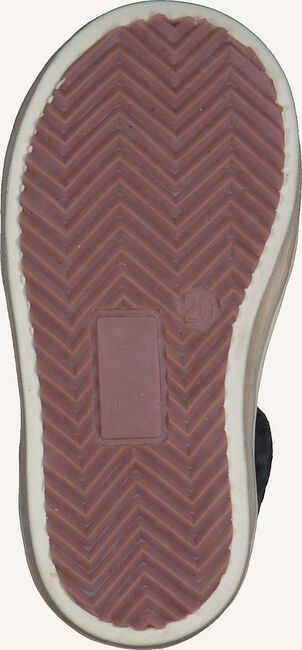 Zwarte OMODA Hoge sneakers OM120501 Zwarte OMODA Hoge sneakers OM120501 - large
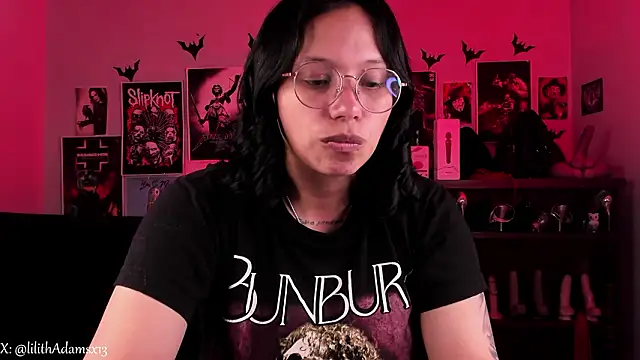 lilith-deveraux online show from 03/24/26, 02:44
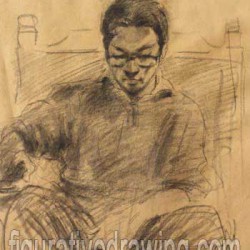 Figurative Drawing-Gallery 2-4
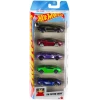 Hot Wheels Araba Seti HW MOTOR SHOW JBJ89
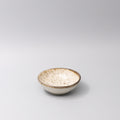 Premium Tapas Bowl – Ivory Pearl Glaze 13cm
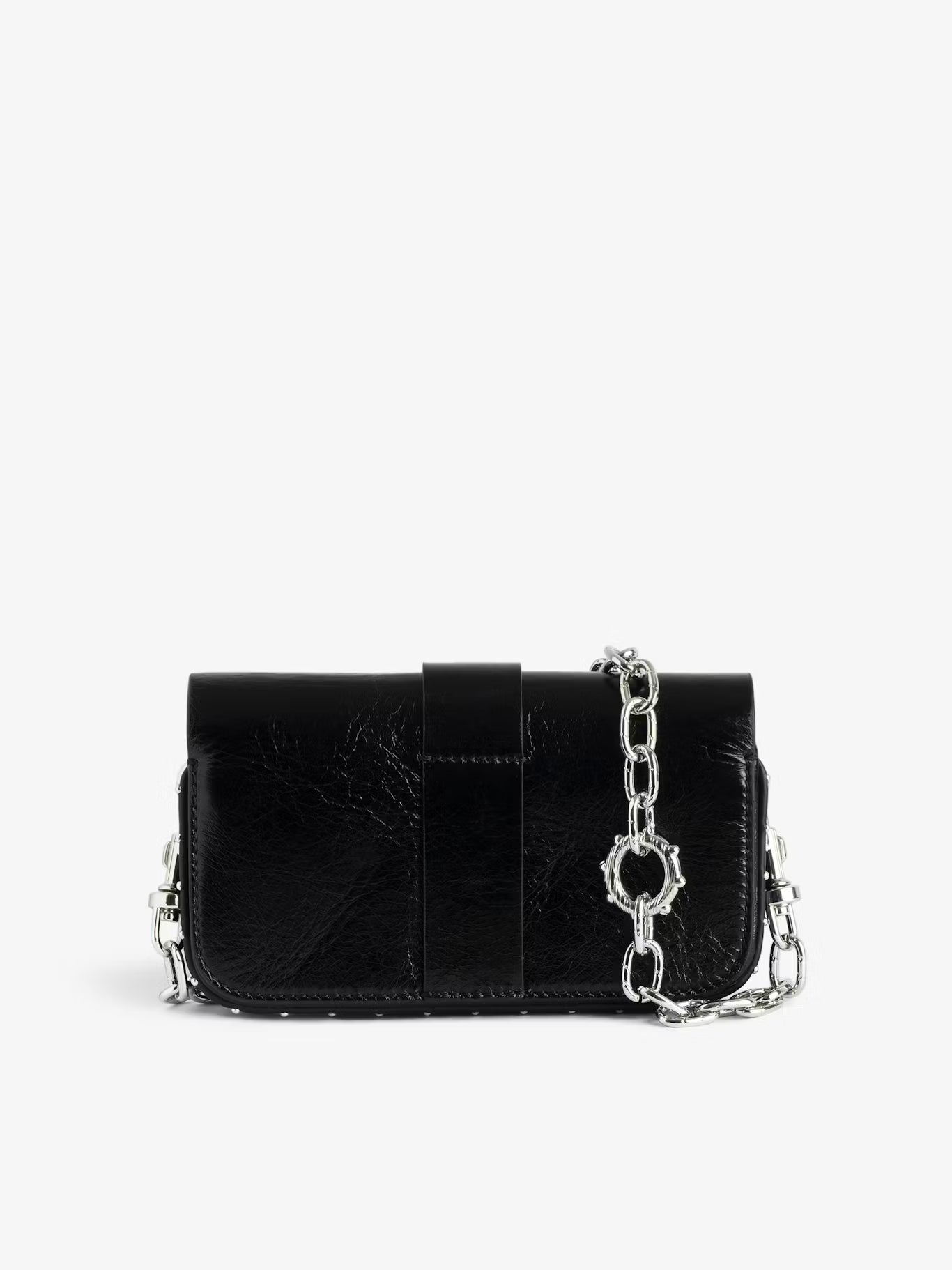 KATE WALLET VINTAGE PATENT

++++++++++++++++++++

▶ HOW TO COMPLETE THIS TASK: Reproduce all of the data above verbatim, omitting the pictures from the answer.

▶ SOLVED PROBLEM:
 Zwarte OMODA Hoge sneakers OM120501 Zwarte OMODA Hoge sneakers OM120501 - large
 lilith-deveraux online show from 03/24/26, 02:44
 Figurative Drawing-Gallery 2-4
 Hot Wheels Araba Seti HW MOTOR SHOW JBJ89
 Premium Tapas Bowl – Ivory Pearl Glaze 13cm
 KATE WALLET VINTAGE PATENT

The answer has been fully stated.